“Can a decree absolute [an absolute divorce order] be backdated?”
CASE:
BRIEF FACTS:
- HEB (the Petitioner-Husband) and HEM (the Petitioner-Wife) were granted a decree nisi [is a provisional court order in which the court allows the divorce to move forward but does not legally end their marriage] in their divorce proceedings on 19 June 2000 under the Law Reform (Marriage and Divorce) Act 1976 [“LRA”].
- However, there were no steps taken to make the decree nisi to be absolute [an order that legally dissolves the marriage], and it was only made absolute in January 2025.
- HEB then had entered into his second marriage in 2001, and had children from the said marriage.
- In April 2025, HEB filed an application in the High Court [“HC”] to backdate the Decree Absolute to 8 August 2000 and had sought to retrospectively validate the second marriage, and to regularise the status of his children from the said marriage.
- HEB argued that the decree nisi was not made absolute earlier due to a technical oversight, and attributed it to the negligence of his former solicitors.

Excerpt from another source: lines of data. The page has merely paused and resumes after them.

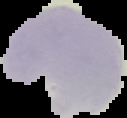
Result: no Plasmodium parasites seen. From a thin blood film. Image is 127×118 pixels. Segmented cell region on a black background.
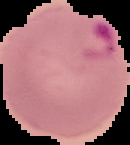

image type = segmented cell region with the area outside set to black
malaria status = parasitized
image size = 130×145 pixels
preparation = thin blood smear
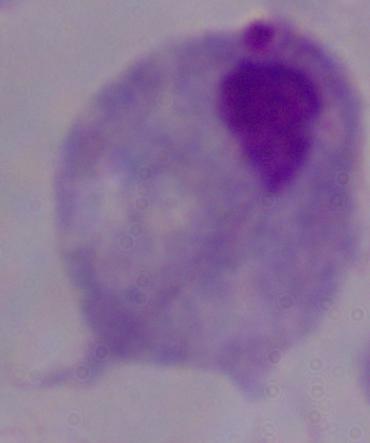

magnification = 1000x
identification = trichomonad
modality = micrograph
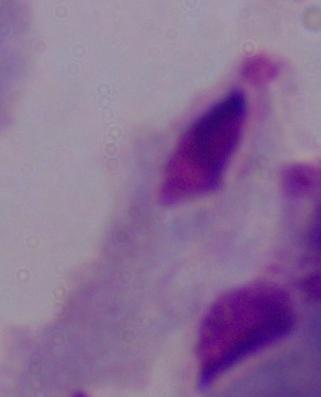

1000x magnification. Micrograph. A trichomonad is seen.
State which parasite is depicted.
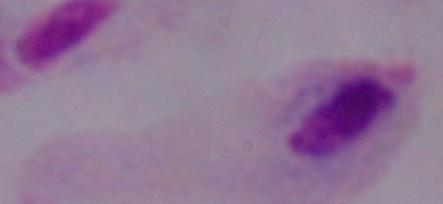

This is a trichomonad.

1000x magnification. Photomicrograph.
Point out each leukocyte.
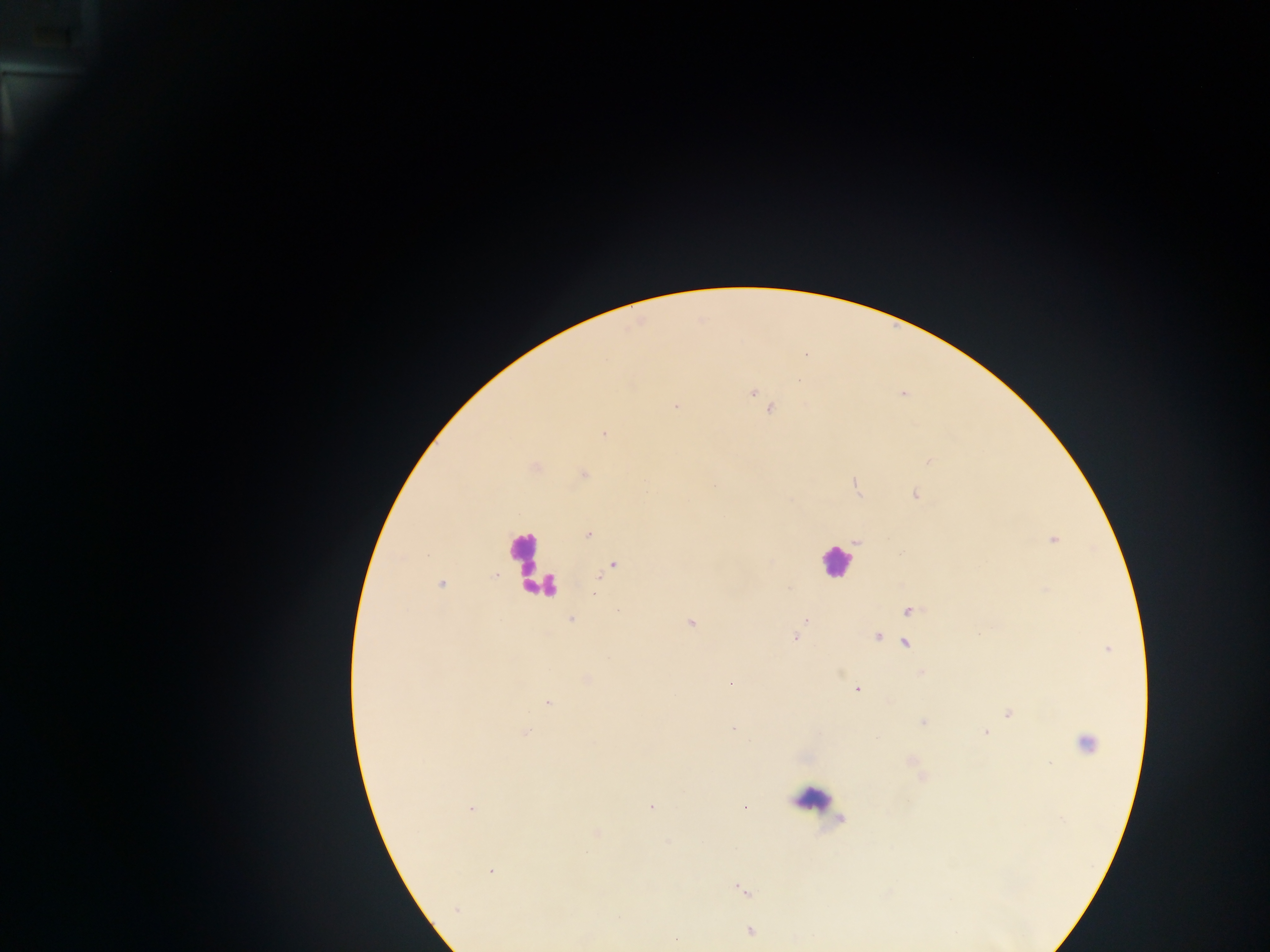
Approximate centers as x y in pixels.
Leukocytes: 524 556; 835 562; 816 798.

field of view = single
Plasmodium parasite locations = approximate centers as x y in pixels: 753 392; 903 395; 676 405; 770 410; 604 434; 929 462; 535 467; 584 475; 856 487; 915 495; 587 534; 1053 540; 856 542; 611 566; 442 584; 594 593; 618 610; 910 611; 570 619; 805 620; 691 622; 877 636; 794 637; 904 644; 730 683; 856 689; 547 703; 1009 714; 922 722; 733 729; 526 732; 985 732; 1086 741; 651 807; 471 809; 596 833; 490 871; 741 889; 456 909; 750 931; 677 938
country = Ghana
capture = mobile-phone photograph through a microscope
image size = 1270×952 pixels
preparation = thick blood smear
Evaluate for Plasmodium parasites.
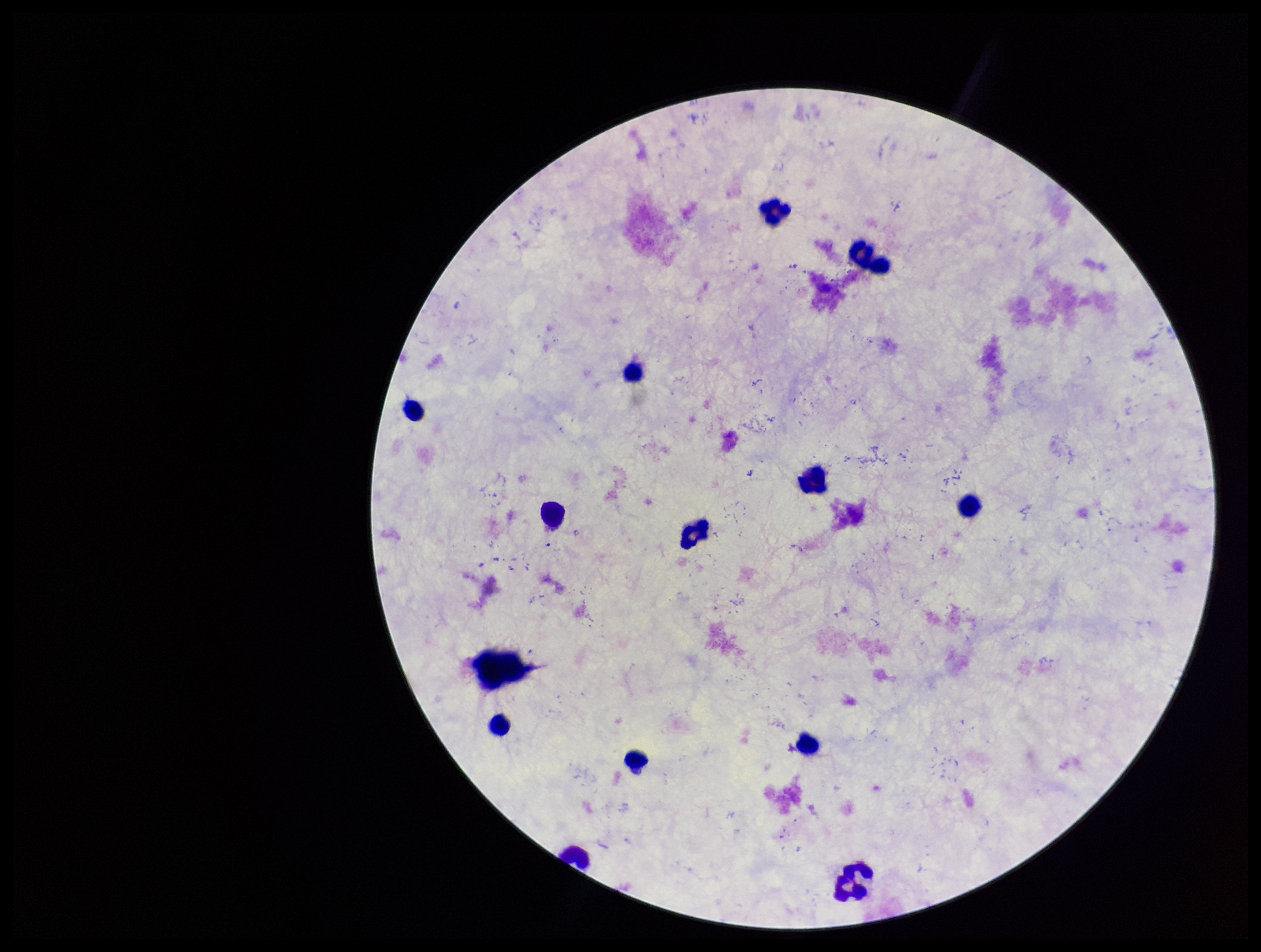
None detected.

{
  "patient_malaria_status": "negative",
  "capture": "smartphone photograph through the microscope eyepiece",
  "leukocyte_count": 13,
  "image_size": "1261×952 pixels",
  "field_of_view": "single",
  "parasite_count": 0,
  "stain": "Giemsa",
  "preparation": "thick smear"
}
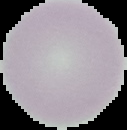

{
  "preparation": "thin blood film",
  "image_size": "127×130 pixels",
  "malaria_status": "uninfected",
  "image_type": "cell region segmented out of the field of view; surrounding area masked to black"
}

- He contended that this oversight is amendable by the Court as per Order 20 Rule 11 of the Rules of Court 2012 [“ROC”].
DECISION OF THE HIGH COURT (“HC”)
- HC dismissed the application, concluding that since neither party had applied for the decree nisi to be made absolute, it cannot be assumed that it will automatically become absolute after three months have elapsed.
- Throughout the duration that the decree nisi was not made absolute, HEB was deemed to remain legally married to HEM, since the decree nisi was not perfected.
- HC held that the decree absolute shall remain dated on January 2025, and the second marriage is considered to be legally null and void.
- HC further held that the failure to make the decree nisi absolute is a substantive omission and to backdate the decree absolute is considered an attempt to validate a marriage that would be otherwise null and void.